Digital solidaire : Carisinfo et Lokalero font cause commune

par | 22 Avr 2021

En rachetant Lokalero et ses solutions connectées de collecte de dons, l’éditeur haut-savoyard Carisinfo complète la panoplie de ses offres et élargit son potentiel de clients.

Avec GiveXpert, une solution dédiée aux collectes de dons en ligne et prestations informatiques pour le secteur associatif, Carisinfo s’est taillé une belle renommée auprès des grandes associations, fondations, hôpitaux, centres de recherche. « En 2019, nous avions enregistré une croissance significative en raison des campagnes organisées suite à l’incendie de Notre‑Dame de Paris. La tendance s’est maintenue l’année dernière où beaucoup d’associations ont misé sur le digital pour remplacer les collectes de rue, rendues difficiles en raison du contexte sanitaire », explique Alexandre Ayad, son président et cofondateur avec Anthony Fifre.

Séduits par les solutions de Lokalero

Les deux associés ont été séduits par les solutions mixtes numériques/physiques développées par Lokalero, autour d’objets connectés comme les bornes, pour collecter des dons à proximité. « La combinaison de nos savoir-faire nous permet de proposer une offre globale aux associations avec lesquelles nous travaillons. Elle nous donne aussi la possibilité de nous adresser à des structures de toute taille, et pas seulement les plus grandes », expliquent-ils.

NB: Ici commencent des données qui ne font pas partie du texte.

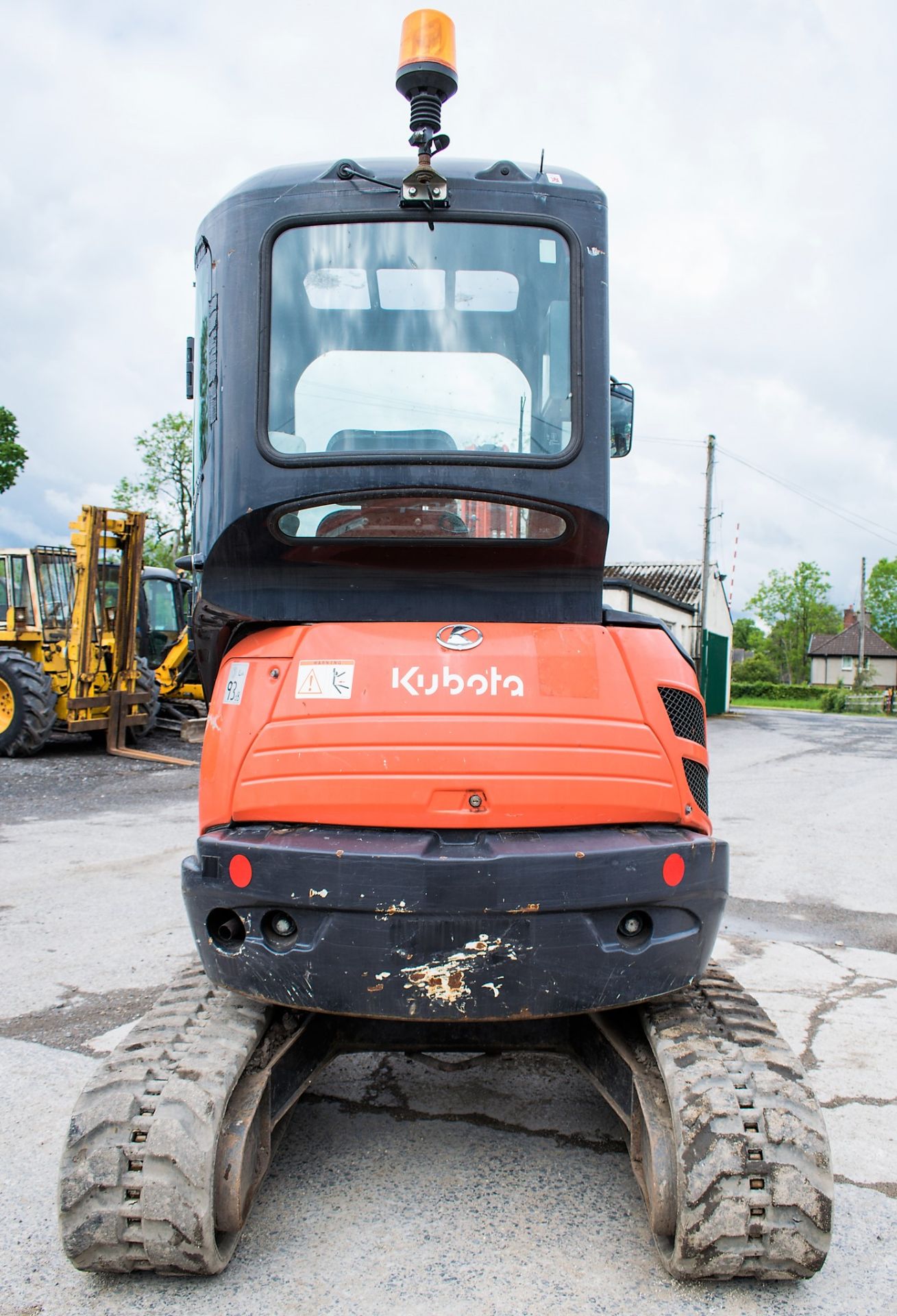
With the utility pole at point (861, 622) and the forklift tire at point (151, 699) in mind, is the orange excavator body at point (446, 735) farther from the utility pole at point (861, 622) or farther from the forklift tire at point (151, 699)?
the utility pole at point (861, 622)

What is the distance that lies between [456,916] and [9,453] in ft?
177

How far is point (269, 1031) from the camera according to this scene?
303cm

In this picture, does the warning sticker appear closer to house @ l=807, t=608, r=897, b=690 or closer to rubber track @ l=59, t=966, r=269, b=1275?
rubber track @ l=59, t=966, r=269, b=1275

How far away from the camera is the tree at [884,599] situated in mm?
95188

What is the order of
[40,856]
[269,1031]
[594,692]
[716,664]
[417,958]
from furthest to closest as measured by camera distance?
[716,664]
[40,856]
[269,1031]
[594,692]
[417,958]

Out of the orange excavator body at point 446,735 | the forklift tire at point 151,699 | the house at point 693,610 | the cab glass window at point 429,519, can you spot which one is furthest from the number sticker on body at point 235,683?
the house at point 693,610

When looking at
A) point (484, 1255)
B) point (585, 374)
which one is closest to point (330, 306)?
point (585, 374)

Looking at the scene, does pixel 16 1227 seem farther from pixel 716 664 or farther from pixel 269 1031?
pixel 716 664

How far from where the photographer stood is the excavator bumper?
2541 millimetres

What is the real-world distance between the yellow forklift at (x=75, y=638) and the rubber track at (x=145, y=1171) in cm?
1139

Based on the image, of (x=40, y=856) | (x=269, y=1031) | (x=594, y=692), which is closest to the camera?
(x=594, y=692)

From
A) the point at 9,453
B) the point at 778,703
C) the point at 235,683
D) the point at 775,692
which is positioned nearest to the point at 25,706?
the point at 235,683

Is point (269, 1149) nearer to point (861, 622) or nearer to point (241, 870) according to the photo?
point (241, 870)

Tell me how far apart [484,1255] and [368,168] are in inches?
121
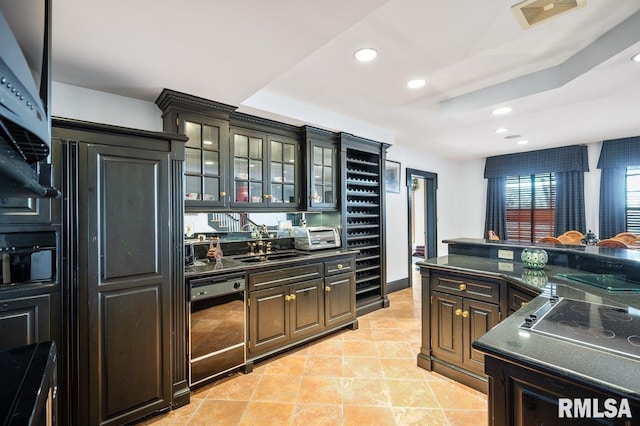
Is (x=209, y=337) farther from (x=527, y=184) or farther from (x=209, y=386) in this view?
(x=527, y=184)

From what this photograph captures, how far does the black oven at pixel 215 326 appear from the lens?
7.02 ft

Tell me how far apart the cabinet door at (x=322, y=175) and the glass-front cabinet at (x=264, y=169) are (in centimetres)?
17

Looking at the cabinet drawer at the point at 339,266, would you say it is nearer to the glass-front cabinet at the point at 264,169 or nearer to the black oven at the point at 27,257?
the glass-front cabinet at the point at 264,169

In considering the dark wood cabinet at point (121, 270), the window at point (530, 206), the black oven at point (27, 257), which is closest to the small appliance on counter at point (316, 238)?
the dark wood cabinet at point (121, 270)

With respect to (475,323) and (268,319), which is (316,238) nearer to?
(268,319)

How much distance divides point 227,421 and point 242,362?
0.53 metres

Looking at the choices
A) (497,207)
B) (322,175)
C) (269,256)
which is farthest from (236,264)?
(497,207)

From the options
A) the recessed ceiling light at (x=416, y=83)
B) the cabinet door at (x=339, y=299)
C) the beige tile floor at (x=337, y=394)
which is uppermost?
the recessed ceiling light at (x=416, y=83)

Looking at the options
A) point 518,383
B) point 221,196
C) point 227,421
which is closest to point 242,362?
point 227,421

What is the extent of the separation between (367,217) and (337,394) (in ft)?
7.78

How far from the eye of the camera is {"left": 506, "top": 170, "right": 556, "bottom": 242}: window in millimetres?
5504

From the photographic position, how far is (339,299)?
3.22m

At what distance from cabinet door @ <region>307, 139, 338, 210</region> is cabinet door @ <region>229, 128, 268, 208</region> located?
1.85 ft

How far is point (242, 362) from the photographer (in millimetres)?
2404
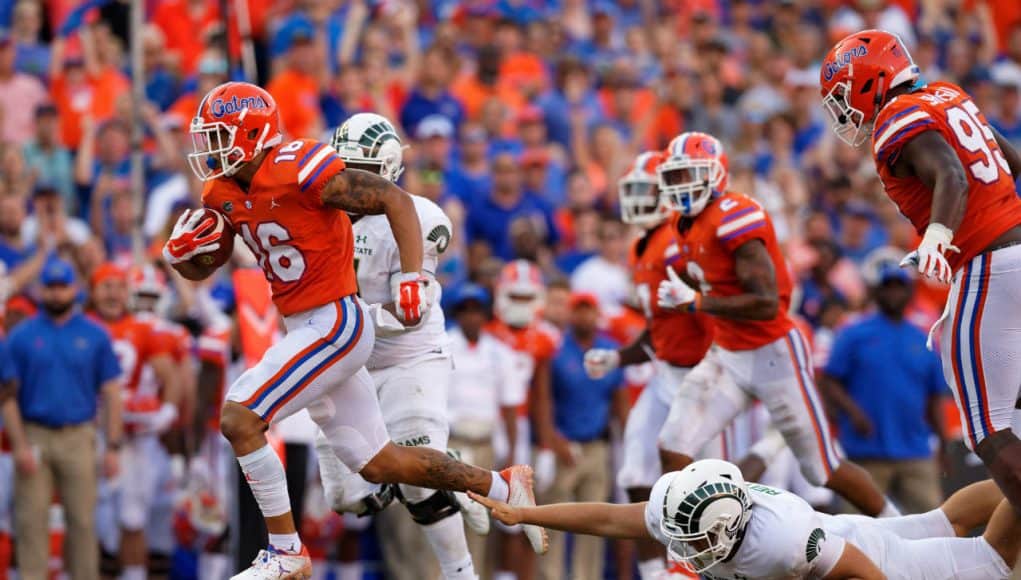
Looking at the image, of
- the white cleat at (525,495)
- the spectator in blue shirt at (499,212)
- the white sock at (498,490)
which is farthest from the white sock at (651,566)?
the spectator in blue shirt at (499,212)

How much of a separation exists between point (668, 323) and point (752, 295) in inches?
39.5

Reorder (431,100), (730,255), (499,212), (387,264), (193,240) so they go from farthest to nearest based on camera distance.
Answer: (431,100) → (499,212) → (730,255) → (387,264) → (193,240)

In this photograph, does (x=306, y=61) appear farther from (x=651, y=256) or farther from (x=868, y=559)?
(x=868, y=559)

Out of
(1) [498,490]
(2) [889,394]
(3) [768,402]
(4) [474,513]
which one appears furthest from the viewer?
(2) [889,394]

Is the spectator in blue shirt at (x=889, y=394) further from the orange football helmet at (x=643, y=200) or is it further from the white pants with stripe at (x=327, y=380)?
the white pants with stripe at (x=327, y=380)

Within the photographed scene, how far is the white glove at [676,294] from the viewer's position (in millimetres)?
8391

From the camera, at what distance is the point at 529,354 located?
466 inches

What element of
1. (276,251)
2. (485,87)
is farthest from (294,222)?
(485,87)

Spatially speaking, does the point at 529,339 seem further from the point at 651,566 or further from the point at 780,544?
the point at 780,544

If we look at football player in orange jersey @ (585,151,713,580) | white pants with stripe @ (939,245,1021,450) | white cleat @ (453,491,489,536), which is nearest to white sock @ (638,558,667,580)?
football player in orange jersey @ (585,151,713,580)

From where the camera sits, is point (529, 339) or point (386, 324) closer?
point (386, 324)

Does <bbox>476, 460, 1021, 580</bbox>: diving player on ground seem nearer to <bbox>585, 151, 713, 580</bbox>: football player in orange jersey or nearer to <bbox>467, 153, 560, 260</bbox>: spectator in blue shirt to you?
<bbox>585, 151, 713, 580</bbox>: football player in orange jersey

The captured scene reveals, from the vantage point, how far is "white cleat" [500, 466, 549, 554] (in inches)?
295

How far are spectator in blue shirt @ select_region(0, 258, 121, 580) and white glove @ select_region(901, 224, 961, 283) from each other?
6.47m
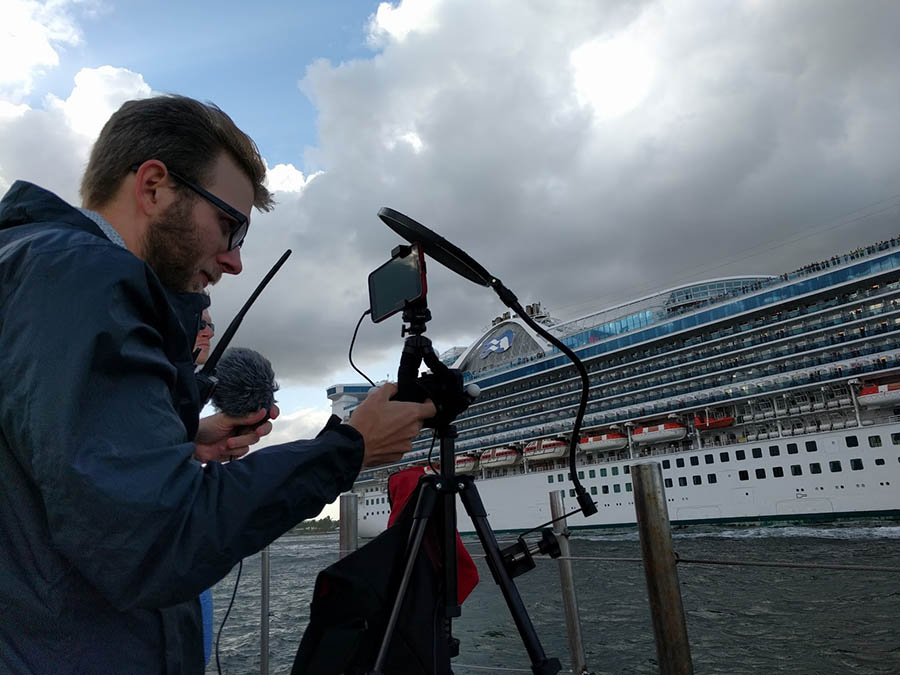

Le rachat de Lokalero par Carisinfo présente encore l’avantage d’élargir le public potentiel : alors que les donateurs sont traditionnellement des femmes plutôt âgées, les objets connectés séduisent davantage les jeunes, qui peuvent, eux-mêmes se transformer en “ambassadeurs” auprès de leurs communautés.

Lokalero, qui employait deux personnes, a été créée en 2018 en région parisienne par Ophélie Le Grand, qui devient directrice marketing et communication de Carisinfo.

« En 2008, avec Anthony Fifre, nous avions lancé en région parisienne, IZI-collecte, une plateforme de financement participatif spécialisée dans le monde associatif. En 2013, nous avons décidé de nous concentrer sur les logiciels pour les grandes associations et de venir nous installer en Haute-Savoie, en raison de la présence de la Cité de la solidarité internationale à Annemasse », raconte Alexandre Ayad.

Un actionnariat salarié

Agréée entreprise solidaire d’utilité sociale (Esus), la TPE dispose d’un actionnariat essentiellement salarié avec quelques investisseurs de proximité. Elle a réalisé, en 2020, un chiffre d’affaires de 480 000 euros avec une équipe de sept salariés, implantée au centre-ville de Thonon. L’éditeur estime qu’il bénéficie, en Haute-Savoie, d’un écosystème favorable à l’économie sociale et solidaire autour de la Cité de la solidarité internationale mais aussi du pôle de coopération territoriale Innovales (à Saint-Pierre-en-Faucigny). « Dans nos métiers digitaux, une implantation dans la capitale ne se justifie pas », assurent ses fondateurs, tout en constatant que la très grande majorité des associations ont leur siège en région parisienne.